Le ministère n’a pas tardé à réagir, en rappelant que selon l’article 8 de son texte de création, «la durée du mandat des membres élus du CNONPC est de 4 ans non renouvelable». Par conséquent, ce bureau a perdu sa légitimité et sa légalité. Le Dr Boniface Okouya, directeur de la pharmacie et du médicament ne décolère pas. Au cours d’une conférence de presse le mardi 27 février 2018 au Centre hospitalier et universitaire de Brazzaville (CHU-B), il a martelé que la qualité de membre d’un bureau de l’Ordre se perd en fin de mandat. Dans le cas d’espèce, le conseil national de l’Ordre national des pharmaciens du Congo élu et mis en place le 9 août 2003 est entré dans l’illégalité depuis 2007.
«La commission nationale d’organisation des élections au sein des Ordres professionnels de la santé placée sous l’autorité du ministre de la Santé et de la population est chargée de préparer les élections au sein des ordres nationaux des médecins, des pharmaciens et des sages-femmes; d’organiser les élections des membres des bureaux de ces différents Ordres; de convoquer et superviser les élections dans les assemblées constitutives des ordres professionnels de la santé et d’installer les membres des bureaux élus dans leurs fonctions», a rappelé Boniface Okouya.

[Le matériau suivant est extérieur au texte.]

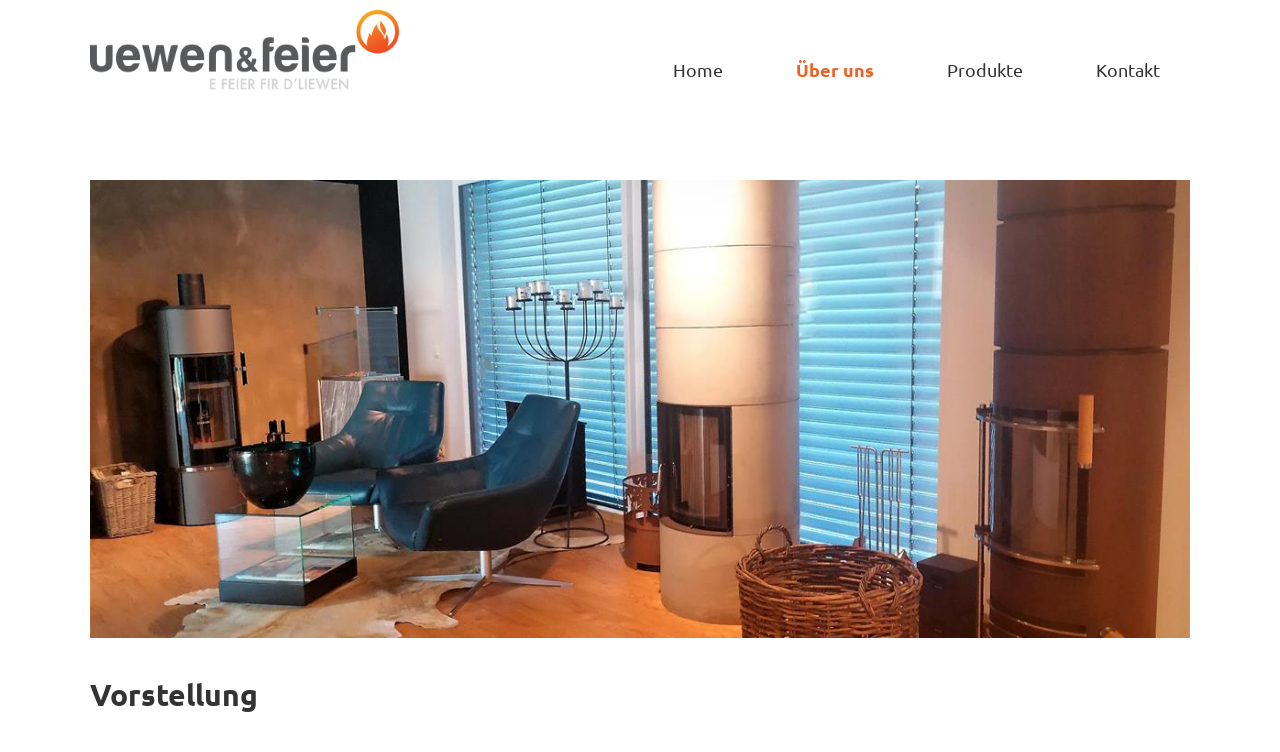

--- FILE ---
content_type: text/javascript; charset=utf-8
request_url: https://www.uewen-a-feier.lu/custom/js/script.js
body_size: 49
content:
$(document).ready( function() {
	
		
	$('#navigation-toggle').click( function() {
		$('html').toggleClass('shownav');
	});
	
	$('#subnav-toggle').click( function() {
		$('#subnav').toggleClass('showsubnav');
	});
	
});


$(window).on('scroll load',function(){

	// we round here to reduce a little workload
	var stop = Math.round($(window).scrollTop());

	if (stop > 40) {
		$('body').addClass('scrolled');
	} else {
		$('body').removeClass('scrolled');
	}
	
});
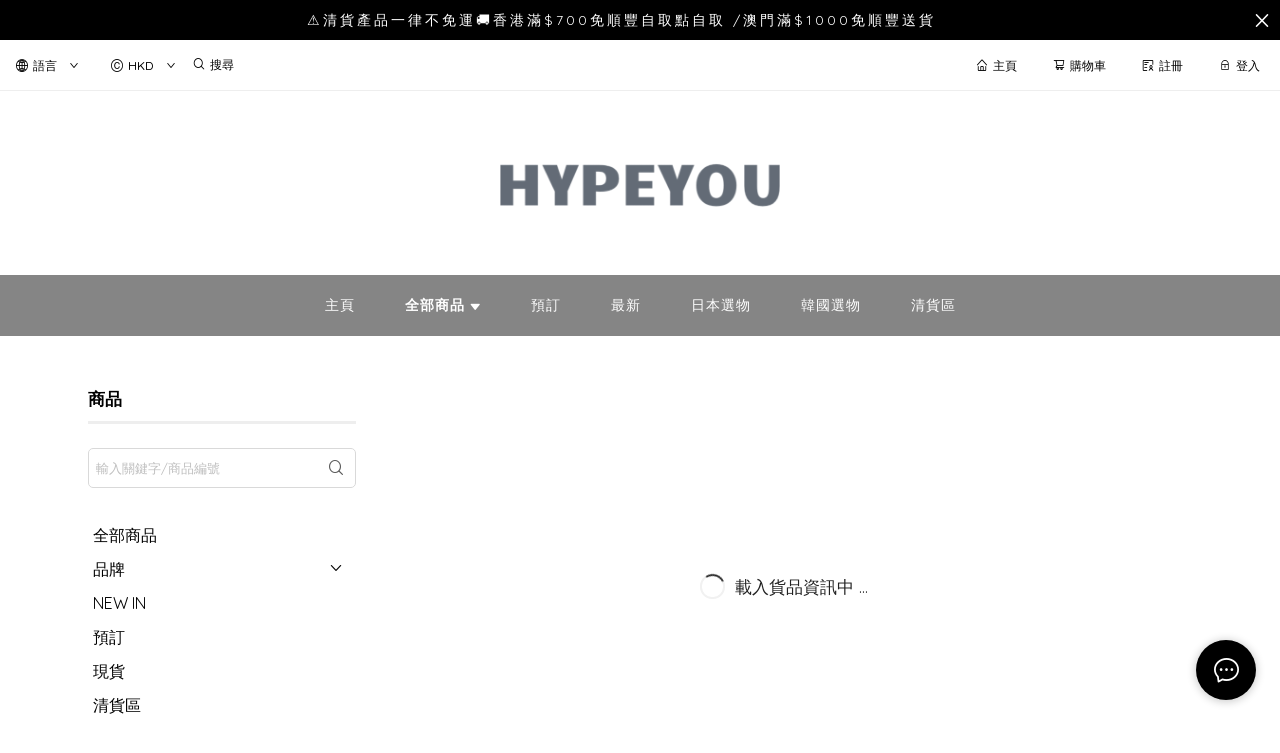

--- FILE ---
content_type: text/plain
request_url: https://www.google-analytics.com/j/collect?v=1&_v=j102&a=1000967769&t=pageview&_s=1&dl=https%3A%2F%2Fwww.hypeyouhk.com%2Fc%2F0202bdc9b&ul=en-us%40posix&sr=1280x720&vp=1280x720&_u=aEDAAEABEAAAACAAI~&jid=1257767375&gjid=299803020&cid=207837640.1769409232&tid=UA-92121972-1&_gid=1594332129.1769409232&_r=1&_slc=1&z=1246557360
body_size: -833
content:
2,cG-VNQYH9RXTD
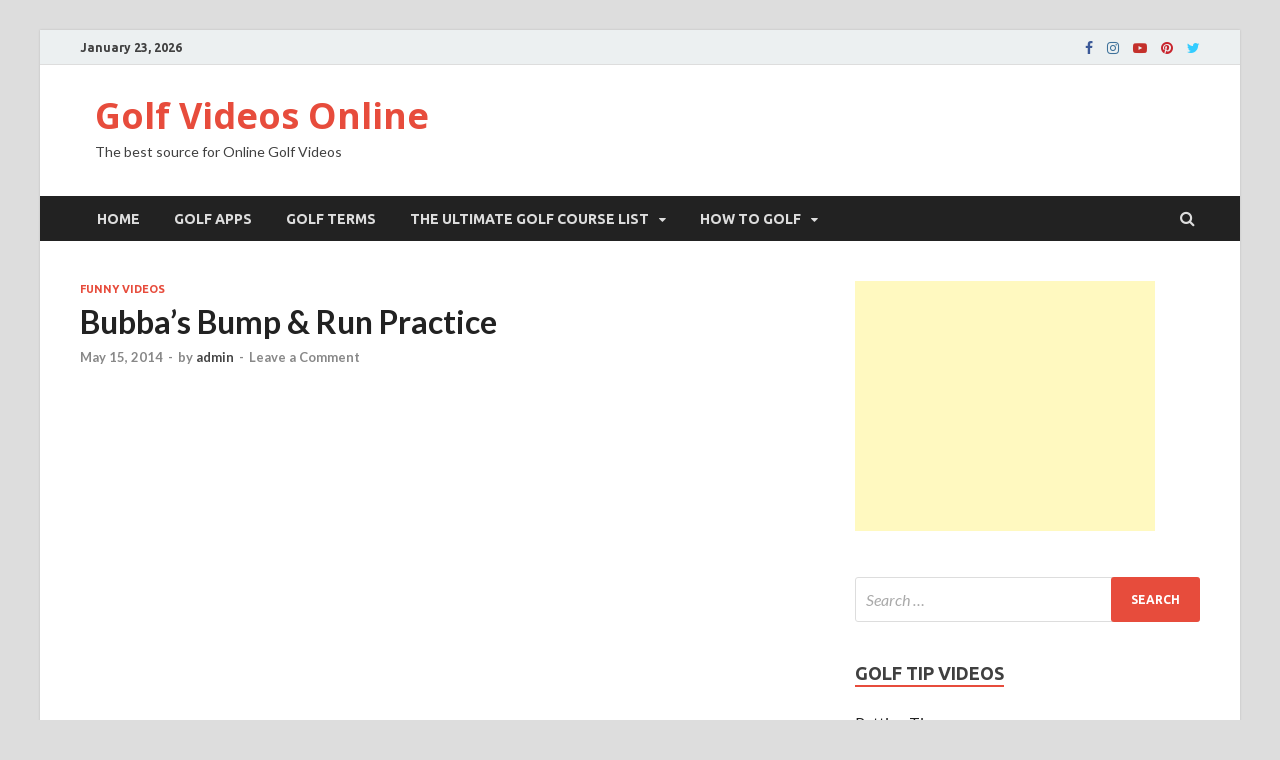

--- FILE ---
content_type: text/html; charset=utf-8
request_url: https://www.google.com/recaptcha/api2/aframe
body_size: 267
content:
<!DOCTYPE HTML><html><head><meta http-equiv="content-type" content="text/html; charset=UTF-8"></head><body><script nonce="HQrL7cuBY6CRY7FtLq-H4w">/** Anti-fraud and anti-abuse applications only. See google.com/recaptcha */ try{var clients={'sodar':'https://pagead2.googlesyndication.com/pagead/sodar?'};window.addEventListener("message",function(a){try{if(a.source===window.parent){var b=JSON.parse(a.data);var c=clients[b['id']];if(c){var d=document.createElement('img');d.src=c+b['params']+'&rc='+(localStorage.getItem("rc::a")?sessionStorage.getItem("rc::b"):"");window.document.body.appendChild(d);sessionStorage.setItem("rc::e",parseInt(sessionStorage.getItem("rc::e")||0)+1);localStorage.setItem("rc::h",'1769193797201');}}}catch(b){}});window.parent.postMessage("_grecaptcha_ready", "*");}catch(b){}</script></body></html>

L’Ordre des pharmaciens est sous la tutelle du ministère de la Santé. «Vous allez vous-même organiser les élections pour les présenter à qui? Quel est le Gouvernement qui va reconnaitre cet ordre ? Personne ne va le reconnaitre !  Il a ajouté, pour qui feindrait de l’ignorer»: «Quand la loi est votée, pour le changer, il faut repartir vers le parlement. Nous ne souhaitons pas que la profession pharmaceutique soit divisée par l’interprétation d’un article. L’ordre n’est pas un parti politique, c’est un organe de régulation», a conclu le directeur de la pharmacie et du médicament.